Aim of the task
Rewrite every line of the listing below, swapping "elevation" for "height" and keeping all else unchanged. Omit the pictures from your answer.

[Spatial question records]

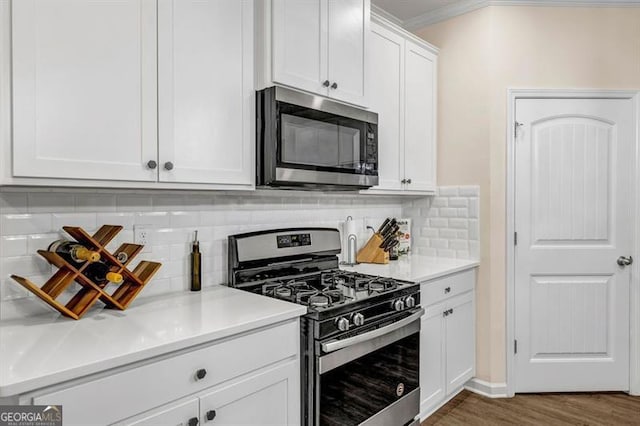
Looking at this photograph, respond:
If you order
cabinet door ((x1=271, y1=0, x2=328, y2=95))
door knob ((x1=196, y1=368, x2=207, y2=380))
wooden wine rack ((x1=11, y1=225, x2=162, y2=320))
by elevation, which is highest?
cabinet door ((x1=271, y1=0, x2=328, y2=95))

Result for this exercise
Looking at this photograph, respond:
If you order
cabinet door ((x1=271, y1=0, x2=328, y2=95))
door knob ((x1=196, y1=368, x2=207, y2=380))
wooden wine rack ((x1=11, y1=225, x2=162, y2=320))
by height, which is highest?
cabinet door ((x1=271, y1=0, x2=328, y2=95))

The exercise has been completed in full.